▶ What you should do:
Set down, word for word, every line of the material below from the one containing "Grúas de construcción" through the one containing "Foto van spoor lang stationskap", but none of its pictures.

▶ Given entries:
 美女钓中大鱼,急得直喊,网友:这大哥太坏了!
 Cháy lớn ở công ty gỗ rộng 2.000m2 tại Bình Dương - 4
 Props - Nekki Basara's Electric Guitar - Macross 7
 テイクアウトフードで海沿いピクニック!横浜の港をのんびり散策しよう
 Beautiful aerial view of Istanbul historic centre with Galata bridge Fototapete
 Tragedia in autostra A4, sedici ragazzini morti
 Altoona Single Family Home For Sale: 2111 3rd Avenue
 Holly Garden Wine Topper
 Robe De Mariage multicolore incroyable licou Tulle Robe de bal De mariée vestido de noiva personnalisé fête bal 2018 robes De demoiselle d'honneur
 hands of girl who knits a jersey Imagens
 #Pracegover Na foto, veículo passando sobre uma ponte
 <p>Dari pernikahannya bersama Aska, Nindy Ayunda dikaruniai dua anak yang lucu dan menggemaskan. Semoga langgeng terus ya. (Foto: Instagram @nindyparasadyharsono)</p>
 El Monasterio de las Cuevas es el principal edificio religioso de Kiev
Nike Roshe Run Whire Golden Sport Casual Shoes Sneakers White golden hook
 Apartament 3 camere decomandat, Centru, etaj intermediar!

...

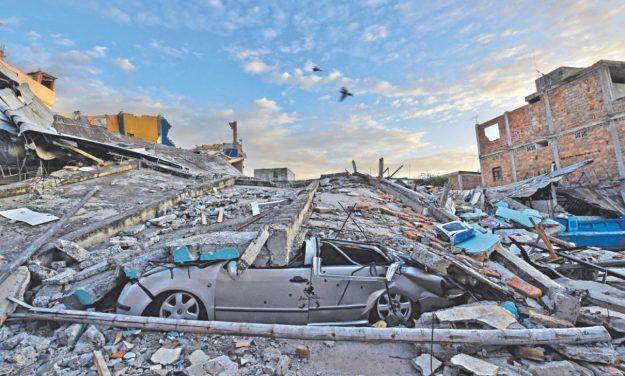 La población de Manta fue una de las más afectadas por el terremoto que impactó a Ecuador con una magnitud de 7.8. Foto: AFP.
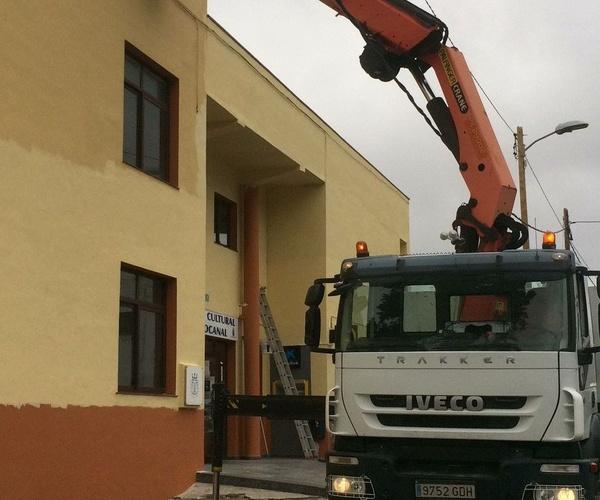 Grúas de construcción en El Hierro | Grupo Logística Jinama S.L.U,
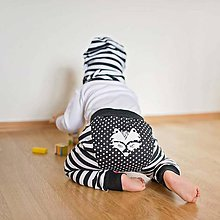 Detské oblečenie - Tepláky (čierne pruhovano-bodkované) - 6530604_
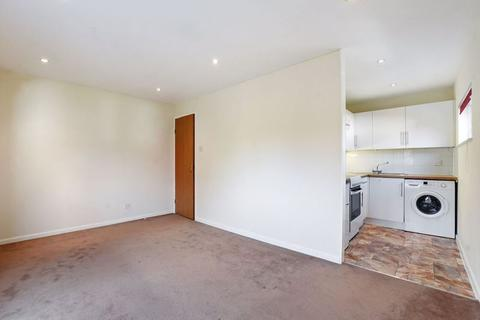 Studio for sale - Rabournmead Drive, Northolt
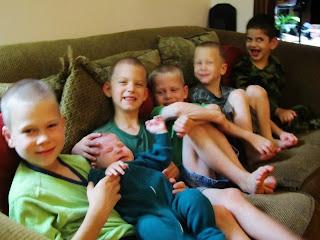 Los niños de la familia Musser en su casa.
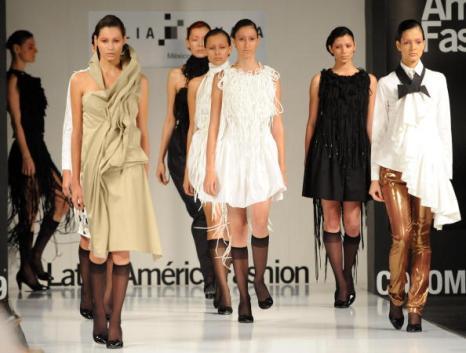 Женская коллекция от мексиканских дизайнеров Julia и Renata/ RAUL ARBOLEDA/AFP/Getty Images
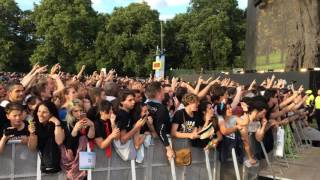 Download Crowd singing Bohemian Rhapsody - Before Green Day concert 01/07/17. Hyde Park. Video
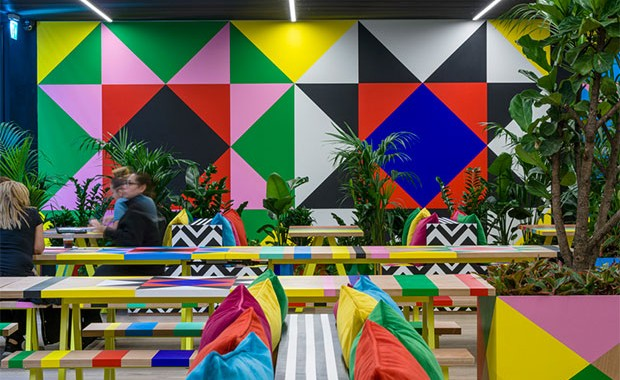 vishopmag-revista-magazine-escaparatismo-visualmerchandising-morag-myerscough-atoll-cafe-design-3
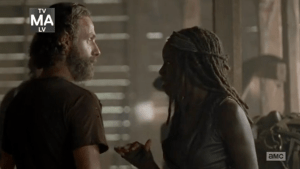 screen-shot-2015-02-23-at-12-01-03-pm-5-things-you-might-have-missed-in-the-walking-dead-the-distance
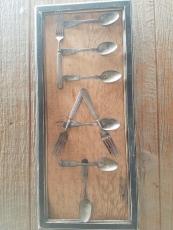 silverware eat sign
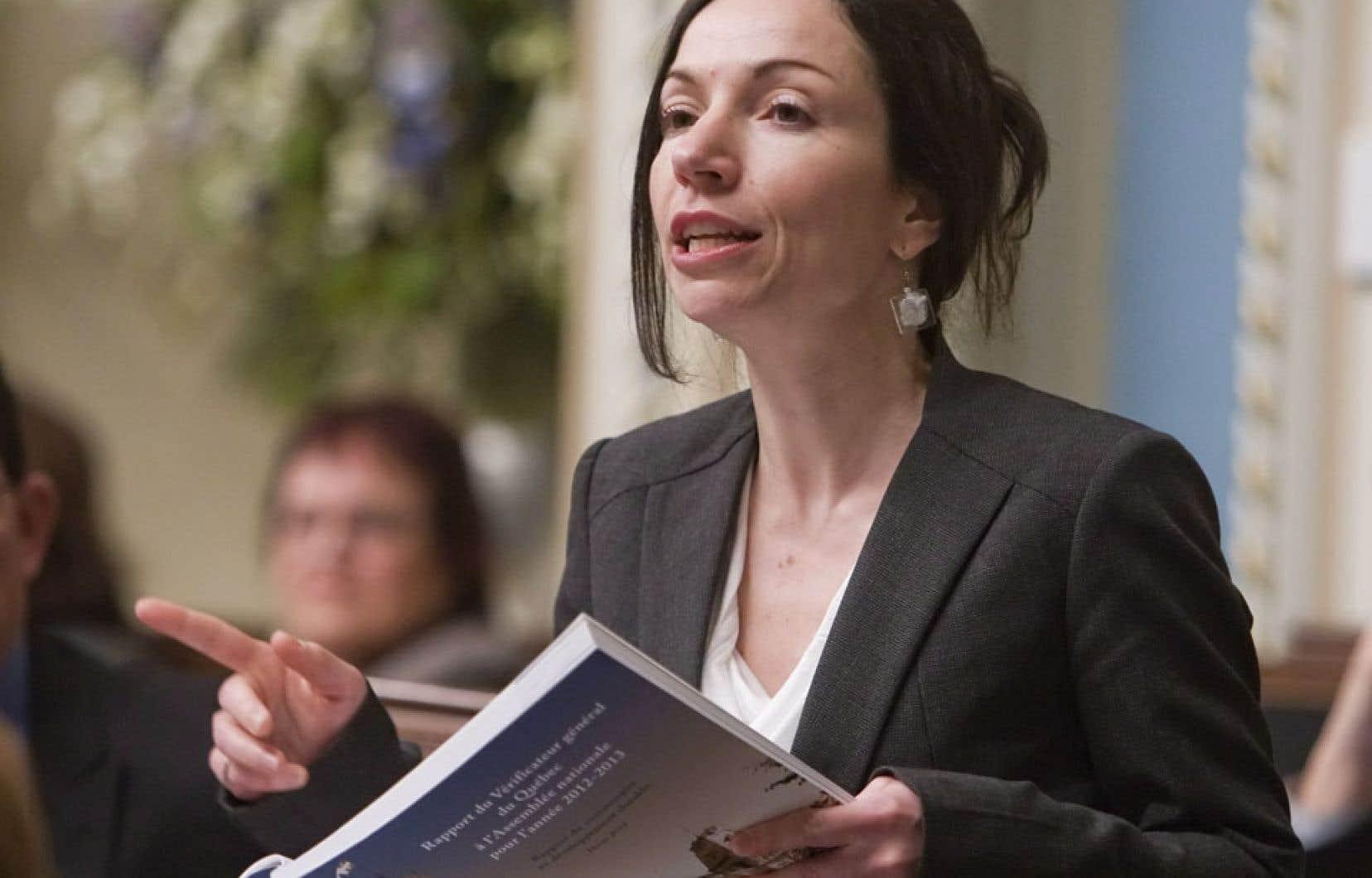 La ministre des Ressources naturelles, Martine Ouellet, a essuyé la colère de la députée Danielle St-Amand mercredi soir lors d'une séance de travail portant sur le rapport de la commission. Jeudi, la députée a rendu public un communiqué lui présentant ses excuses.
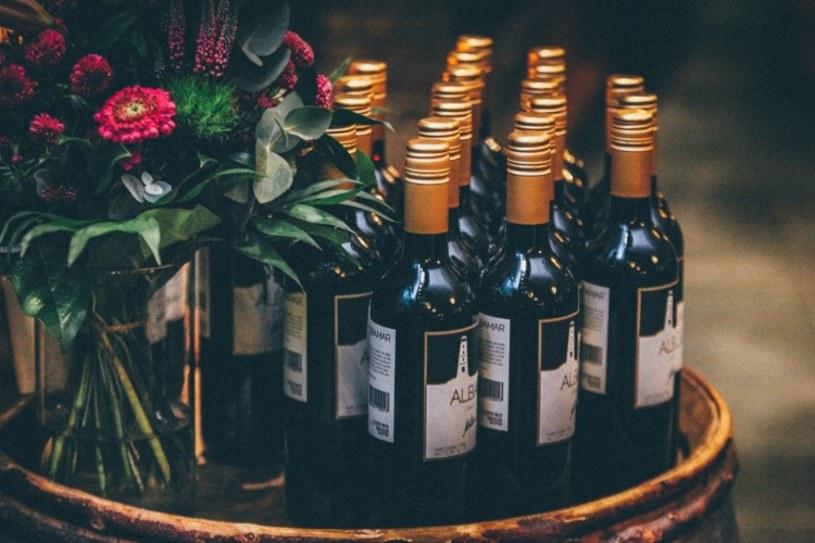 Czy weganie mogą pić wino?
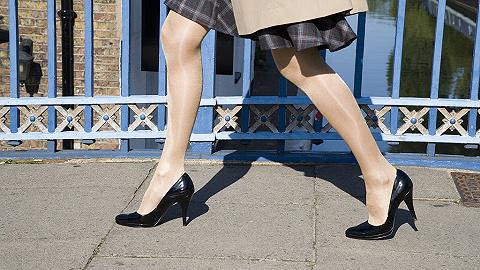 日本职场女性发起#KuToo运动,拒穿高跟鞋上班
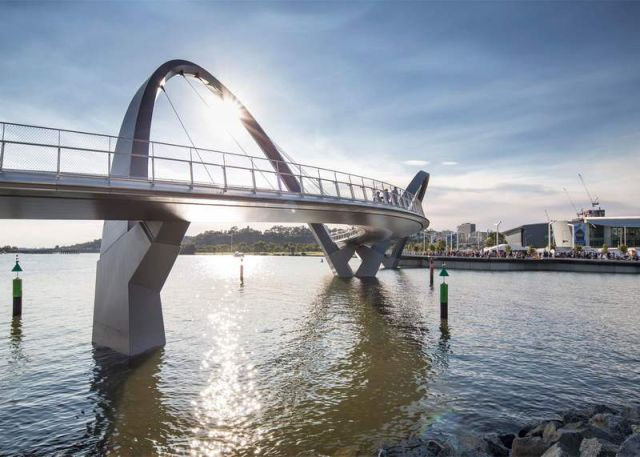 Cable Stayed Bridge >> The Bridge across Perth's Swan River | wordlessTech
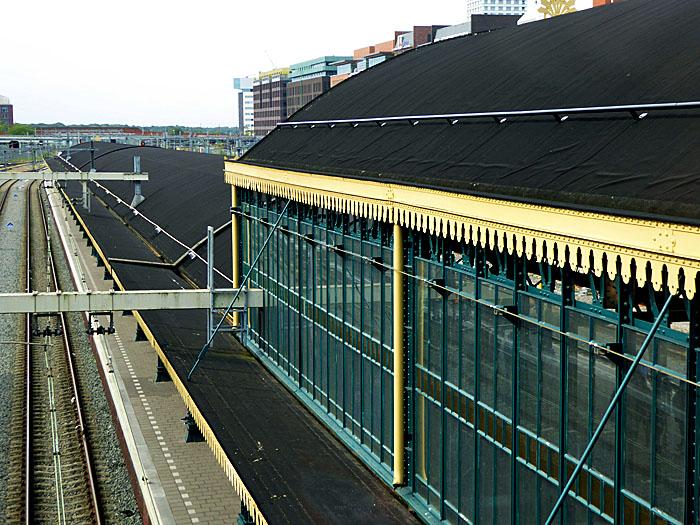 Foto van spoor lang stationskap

...

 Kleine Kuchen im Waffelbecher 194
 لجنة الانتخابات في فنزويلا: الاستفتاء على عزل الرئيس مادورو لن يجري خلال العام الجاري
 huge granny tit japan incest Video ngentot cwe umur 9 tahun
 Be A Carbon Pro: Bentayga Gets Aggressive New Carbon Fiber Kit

▶ Reply to the exercise:
 Grúas de construcción en El Hierro | Grupo Logística Jinama S.L.U,
 Detské oblečenie - Tepláky (čierne pruhovano-bodkované) - 6530604_
 Studio for sale - Rabournmead Drive, Northolt
 Los niños de la familia Musser en su casa.
 Женская коллекция от мексиканских дизайнеров Julia и Renata/ RAUL ARBOLEDA/AFP/Getty Images
 Download Crowd singing Bohemian Rhapsody - Before Green Day concert 01/07/17. Hyde Park. Video
 vishopmag-revista-magazine-escaparatismo-visualmerchandising-morag-myerscough-atoll-cafe-design-3
 screen-shot-2015-02-23-at-12-01-03-pm-5-things-you-might-have-missed-in-the-walking-dead-the-distance
 silverware eat sign
 La ministre des Ressources naturelles, Martine Ouellet, a essuyé la colère de la députée Danielle St-Amand mercredi soir lors d'une séance de travail portant sur le rapport de la commission. Jeudi, la députée a rendu public un communiqué lui présentant ses excuses.
 Czy weganie mogą pić wino?
 日本职场女性发起#KuToo运动,拒穿高跟鞋上班
 Cable Stayed Bridge >> The Bridge across Perth's Swan River | wordlessTech
 Foto van spoor lang stationskap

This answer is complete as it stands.